Ensemble Multi-Quantiles: Adaptively Flexible Distribution Prediction for Uncertainty Quantification

TL;DR

This paper introduces EMQ, an adaptive ensemble multi-quantile method for distribution prediction in regression, which improves uncertainty quantification by balancing flexibility and structure, outperforming existing methods on UCI datasets.

Contribution

The paper presents EMQ, a novel data-driven ensemble approach that adaptively learns the conditional distribution for uncertainty quantification, surpassing traditional Gaussian and flexible quantile methods.

Findings

EMQ achieves state-of-the-art performance on UCI regression datasets.

The method effectively balances model flexibility and structural integrity.

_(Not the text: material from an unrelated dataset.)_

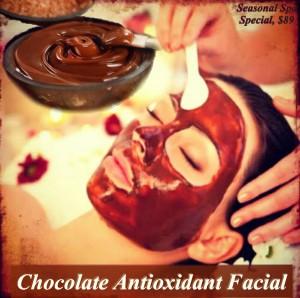 Chocolate Antioxidant Facial - Complexions Spa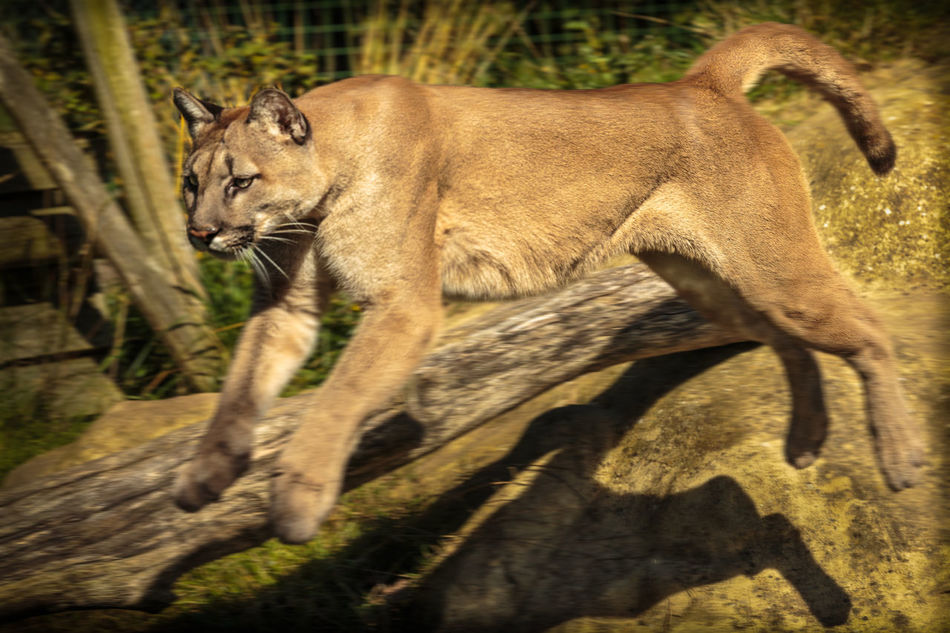 Beautiful stock photos of puma, Animal Themes, Animal Wildlife, Animals In The Wild, Blurred Motion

Visualization confirms the advantages of the ensemble multi-quantile approach.

Abstract

We propose a novel, succinct, and effective approach for distribution prediction to quantify uncertainty in machine learning. It incorporates adaptively flexible distribution prediction of $\mathbb{P}(\mathbf{y}|\mathbf{X}=x)$ in regression tasks. This conditional distribution's quantiles of probability levels spreading the interval $(0,1)$ are boosted by additive models which are designed by us with intuitions and interpretability. We seek an adaptive balance between the structural integrity and the flexibility for $\mathbb{P}(\mathbf{y}|\mathbf{X}=x)$, while Gaussian assumption results in a lack of flexibility for real data and highly flexible approaches (e.g., estimating the quantiles separately without a distribution structure) inevitably have drawbacks and may not lead to good generalization. This ensemble multi-quantiles approach called EMQ proposed by us is totally data-driven, and can gradually depart from Gaussian and discover the optimal conditional distribution in the boosting. On extensive regression tasks from UCI datasets, we show that EMQ achieves state-of-the-art performance comparing to many recent uncertainty quantification methods. Visualization results further illustrate the necessity and the merits of such an ensemble model.